Laboratory of Entomology, Wageningen University and Research Centre, PO Box 8031, 6700 EH Wageningen, The Netherlands.
Malar J. 2010 Jun 16;9:168. doi: 10.1186/1475-2875-9-168.
Entomopathogenic fungi are being investigated as a new mosquito control tool because insecticide resistance is preventing successful mosquito control in many countries, and new methods are required that can target insecticide-resistant malaria vectors. Although laboratory studies have previously examined the effects of entomopathogenic fungi against adult mosquitoes, most application methods used cannot be readily deployed in the field. Because the fungi are biological organisms it is important to test potential field application methods that will not adversely affect them. The two objectives of this study were to investigate any differences in fungal susceptibility between an insecticide-resistant and insecticide-susceptible strain of Anopheles gambiae sensu stricto, and to test a potential field application method with respect to the viability and virulence of two fungal species
Pieces of white polyester netting were dipped in Metarhizium anisopliae ICIPE-30 or Beauveria bassiana IMI391510 mineral oil suspensions. These were kept at 27 +/- 1 degrees C, 80 +/- 10% RH and the viability of the fungal conidia was recorded at different time points. Tube bioassays were used to infect insecticide-resistant (VKPER) and insecticide-susceptible (SKK) strains of An. gambiae s.s., and survival analysis was used to determine effects of mosquito strain, fungus species or time since fungal treatment of the net.
The resistant VKPER strain was significantly more susceptible to fungal infection than the insecticide-susceptible SKK strain. Furthermore, B. bassiana was significantly more virulent than M. anisopliae for both mosquito strains, although this may be linked to the different viabilities of these fungal species. The viability of both fungal species decreased significantly one day after application onto polyester netting when compared to the viability of conidia remaining in suspension.
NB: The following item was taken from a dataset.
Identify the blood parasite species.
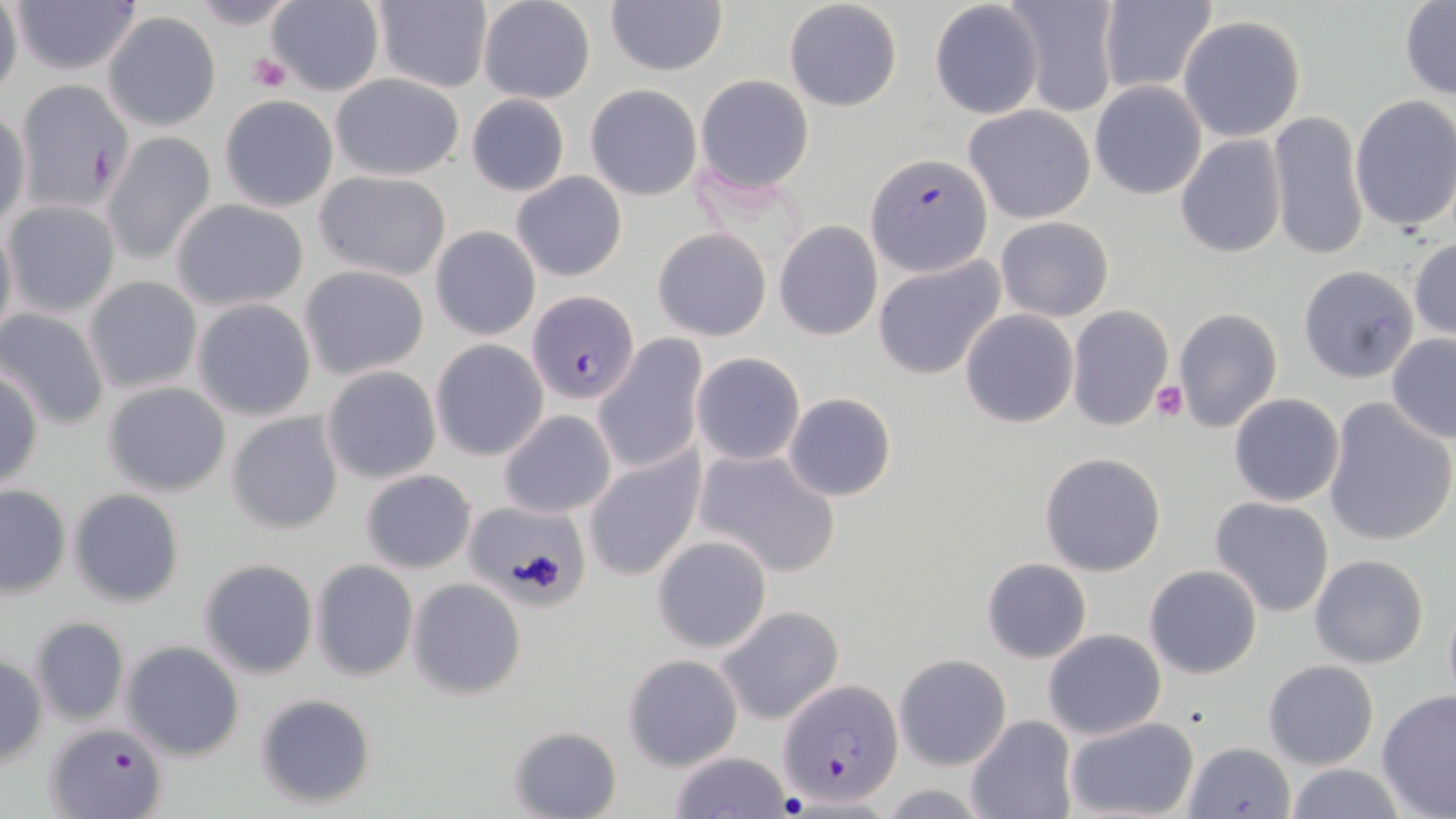

Plasmodium falciparum.

Approximate bounding boxes as named x1/y1/x2/y2 corners in pixels. Platelet locations: (x1=246, y1=51, x2=292, y2=93), (x1=1151, y1=382, x2=1189, y2=422). Plasmodium falciparum-infected red blood cell locations: (x1=866, y1=151, x2=994, y2=277), (x1=527, y1=290, x2=639, y2=405), (x1=780, y1=679, x2=902, y2=806), (x1=46, y1=720, x2=168, y2=817). Uninfected red blood cell locations: (x1=0, y1=0, x2=23, y2=103), (x1=8, y1=0, x2=144, y2=77), (x1=187, y1=0, x2=304, y2=30), (x1=370, y1=0, x2=493, y2=94), (x1=477, y1=0, x2=597, y2=105), (x1=605, y1=0, x2=727, y2=77), (x1=783, y1=0, x2=904, y2=114), (x1=266, y1=1, x2=384, y2=96), (x1=1096, y1=1, x2=1218, y2=95), (x1=1398, y1=1, x2=1455, y2=101), (x1=929, y1=2, x2=1043, y2=119), (x1=1004, y1=2, x2=1119, y2=115), (x1=105, y1=13, x2=221, y2=131), (x1=1178, y1=15, x2=1307, y2=142), (x1=330, y1=72, x2=467, y2=182), (x1=695, y1=74, x2=815, y2=193), (x1=12, y1=78, x2=135, y2=213), (x1=1089, y1=80, x2=1207, y2=200), (x1=585, y1=84, x2=701, y2=201), (x1=466, y1=93, x2=570, y2=197), (x1=218, y1=95, x2=339, y2=212), (x1=1350, y1=95, x2=1456, y2=234), (x1=962, y1=103, x2=1096, y2=223), (x1=1, y1=109, x2=30, y2=229), (x1=1268, y1=109, x2=1369, y2=264), (x1=102, y1=128, x2=216, y2=261), (x1=1175, y1=136, x2=1286, y2=259), (x1=313, y1=171, x2=452, y2=280), (x1=510, y1=172, x2=628, y2=282), (x1=170, y1=199, x2=310, y2=311), (x1=4, y1=200, x2=121, y2=319), (x1=0, y1=215, x2=17, y2=349), (x1=995, y1=215, x2=1114, y2=322), (x1=773, y1=220, x2=884, y2=339), (x1=430, y1=225, x2=541, y2=341), (x1=653, y1=227, x2=771, y2=342), (x1=1409, y1=235, x2=1456, y2=343), (x1=871, y1=256, x2=1006, y2=381), (x1=298, y1=263, x2=430, y2=382), (x1=1297, y1=265, x2=1419, y2=384), (x1=83, y1=274, x2=202, y2=394), (x1=191, y1=297, x2=318, y2=422), (x1=1066, y1=305, x2=1174, y2=431), (x1=0, y1=306, x2=110, y2=430), (x1=959, y1=308, x2=1079, y2=429), (x1=1172, y1=308, x2=1282, y2=432), (x1=1386, y1=333, x2=1456, y2=444), (x1=593, y1=335, x2=706, y2=473), (x1=429, y1=338, x2=549, y2=462), (x1=691, y1=352, x2=806, y2=466), (x1=0, y1=365, x2=44, y2=490), (x1=321, y1=365, x2=442, y2=485), (x1=102, y1=381, x2=231, y2=497), (x1=783, y1=392, x2=897, y2=502), (x1=1229, y1=393, x2=1344, y2=506), (x1=1323, y1=398, x2=1456, y2=548), (x1=226, y1=409, x2=345, y2=536), (x1=498, y1=409, x2=616, y2=519), (x1=583, y1=447, x2=707, y2=582), (x1=694, y1=447, x2=843, y2=578), (x1=1039, y1=452, x2=1167, y2=576), (x1=360, y1=469, x2=476, y2=573), (x1=0, y1=484, x2=71, y2=597), (x1=69, y1=489, x2=185, y2=608), (x1=1208, y1=497, x2=1335, y2=619), (x1=463, y1=500, x2=590, y2=610), (x1=652, y1=535, x2=772, y2=653), (x1=1309, y1=553, x2=1430, y2=670), (x1=198, y1=557, x2=319, y2=680), (x1=981, y1=557, x2=1092, y2=663), (x1=310, y1=559, x2=419, y2=682), (x1=1144, y1=565, x2=1263, y2=680), (x1=407, y1=578, x2=526, y2=700), (x1=1442, y1=589, x2=1456, y2=711), (x1=716, y1=605, x2=844, y2=725), (x1=30, y1=616, x2=129, y2=725), (x1=1042, y1=629, x2=1166, y2=740), (x1=114, y1=647, x2=239, y2=769), (x1=622, y1=653, x2=742, y2=770), (x1=894, y1=653, x2=1012, y2=772), (x1=0, y1=654, x2=47, y2=765), (x1=1262, y1=660, x2=1379, y2=769), (x1=1376, y1=689, x2=1456, y2=818), (x1=253, y1=691, x2=377, y2=810), (x1=964, y1=715, x2=1078, y2=819), (x1=1063, y1=716, x2=1199, y2=819), (x1=507, y1=724, x2=622, y2=819), (x1=1182, y1=740, x2=1298, y2=819), (x1=666, y1=750, x2=791, y2=818), (x1=1285, y1=763, x2=1406, y2=819). 1000x magnification. May-Grünwald-Giemsa stain. Thin blood smear. Single field of view. Image is 1456×819 pixels. Light microscopy.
The insecticide-resistant mosquito strain was susceptible to both species of fungus indicating that entomopathogenic fungi can be used in resistance management and integrated vector management programmes to target insecticide-resistant mosquitoes. Although fungal viability significantly decreased when applied to the netting, the effectiveness of the fungal treatment at killing mosquitoes did not significantly deteriorate. Field trials over a longer trial period need to be carried out to verify whether polyester netting is a good candidate for operational use, and to see if wild insecticide-resistant mosquitoes are as susceptible to fungal infection as the VKPER strain.
由于杀虫剂抗性正使许多国家的蚊虫控制工作无法取得成功,因此需要新的控制方法,特别是针对抗杀虫剂的疟疾传播媒介。虽然实验室研究先前已经研究了病原真菌对成蚊的影响,但大多数使用的应用方法在现场无法轻易部署。由于真菌是生物有机体,因此测试不会对其产生不利影响的潜在现场应用方法非常重要。本研究的两个目标是研究杀虫剂抗性和杀虫剂敏感的冈比亚按蚊(Anopheles gambiae sensu stricto)菌株之间对病原真菌的敏感性差异,并根据两种真菌的生存力和毒力测试一种潜在的野外应用方法。
将白色聚酯网片浸入绿僵菌(Metarhizium anisopliae)ICIPE-30 或球孢白僵菌(Beauveria bassiana)IMI391510 矿物油悬浮液中。将这些网片保存在 27 ± 1°C,80 ± 10%RH 的环境中,并在不同时间点记录真菌孢子的生存力。管生物测定用于感染抗杀虫剂(VKPER)和杀虫剂敏感(SKK)的冈比亚按蚊(An. gambiae s.s.)品系,并使用生存分析来确定蚊虫品系、真菌种类或网片上真菌处理后的时间对网片的影响。
抗性 VKPER 品系对真菌感染的敏感性明显高于杀虫剂敏感的 SKK 品系。此外,尽管这可能与这两种真菌的不同生存力有关,但与绿僵菌相比,球孢白僵菌对两种蚊株的毒力明显更高。与悬浮液中剩余的分生孢子的生存力相比,将这两种真菌应用于聚酯网片后一天,它们的生存力均显著下降。
抗杀虫剂的蚊子品系对这两种真菌均敏感,这表明病原真菌可用于抗药性管理和综合病媒管理计划,以针对抗杀虫剂的蚊子。尽管将真菌应用于网片时,真菌的生存力显著下降,但真菌处理杀死蚊子的效果并没有明显恶化。需要进行更长试验期的野外试验,以验证聚酯网片是否适合实际使用,以及是否野外的抗杀虫剂蚊子与 VKPER 品系一样容易受到真菌感染。